Arguments and Information Discussed:
- Defining Mindset: Mindsets are core assumptions that orient us to particular expectations, explanations, and goals within a specific domain. For example, viewing stress as either enhancing or debilitating.
- Mindsets Simplify Reality: They constrain the number of things we have to consider, acting as simplifying systems.
- Growth Mindset: Discussion of Carol Dweck's work on the belief that intelligence or ability is malleable vs. fixed.
- Impact on Motivation: The belief that intelligence is malleable motivates harder work.
- Expanding Mindset Research: The video discusses mindsets related to stress, food, exercise, and illness, not just intelligence.
- Milkshake Study: A study where participants consumed the same milkshake but were told it was either a high-fat/high-calorie indulgent shake or a low-fat/low-calorie sensible shake. Results showed that when participants believed they were consuming the "indulgent" shake, their ghrelin levels (hunger hormone) dropped more significantly. The body acted as if more food was consumed.
- Counterintuitive Finding: Thinking you're eating sensibly (healthy) may leave you feeling less satiated.
- Diet and Mindset: Different dietary approaches (plant-based, omnivore, keto, etc.) often have strong advocates. The video suggests that mindset (belief in the diet) plays a significant role in perceived and potentially actual health benefits, aside from objective dietary factors.
- Nocebo Effect: When negative beliefs cause negative consequences, such as experiencing side effects of a medication merely because you were told you would.
- Hotel Worker Study: Housekeepers were getting exercise at work but did not perceive it as such. When informed their work was good exercise, they experienced health benefits (weight loss, blood pressure decrease), even without changing their behavior.
- Stress as Debilitating vs. Enhancing: The video challenges the oversimplified public health message that stress is always bad. It argues that stress responses can be designed to enhance our ability to manage challenges and adversity.
- Physiological Toughening: The release of catabolic hormones can activate anabolic hormones, helping us build muscle and neurons.
- Post-Traumatic Growth: Traumatic stressors can lead to enhanced connection with values, relationships, and a sense of joy for living.
- Mindset Intervention: A study showed that watching videos that framed stress as enhancing led to fewer physical symptoms (backaches, insomnia) and improved work performance compared to watching videos framing stress as debilitating.

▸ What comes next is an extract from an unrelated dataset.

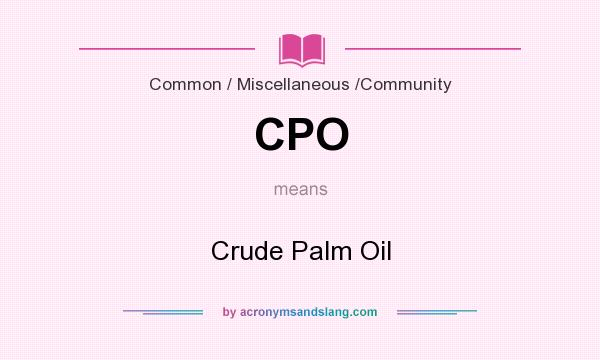 What does CPO mean? It stands for Crude Palm Oil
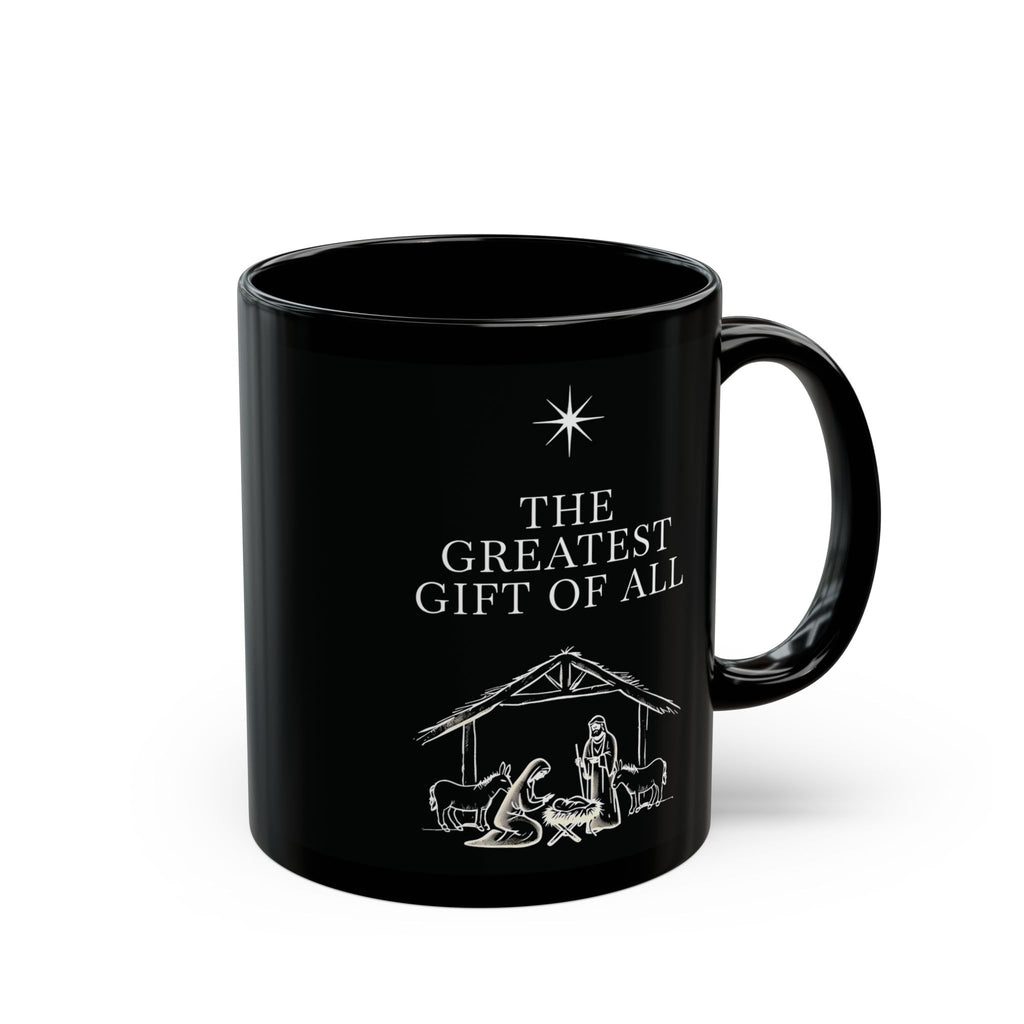 The Greatest Gift of All Christian Black Coffee Mug | Christmas Gift Ceramic Cup 11oz, 15oz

- Motivation and Mindsets: A debilitating mindset leads to freak out or check out, while an enhancing mindset triggers a motivation to use the stress to achieve the enhancing outcomes.
- Hormonal response to stress: Some studies show that people who are inspired to adopt more enhancing mindsets to stress have more moderate cortisol responses and higher levels of DHEA in response to stress.
- Leveraging the stress response: Three-step approach of acknowledging the stress, welcoming it, and utilizing it.
- Defining Stress: Decoupling the negative consequences from the word 'stress' and defining stress as a neutral yet to be determined effect of experiencing or anticipating adversity in your goal related efforts.
- Mindsets as a Portal: Mindsets operate as a default setting between conscious and subconscious processes and can influence physiological responses.
- Role Model Mindsets: Experiences as an athlete and meditation practices were used to explain how mindsets mattered and continue to be part of Aaliyah Crum's way of living.
- Leveraging Placebo Effects: The video suggests leveraging placebo effects consciously in medicine.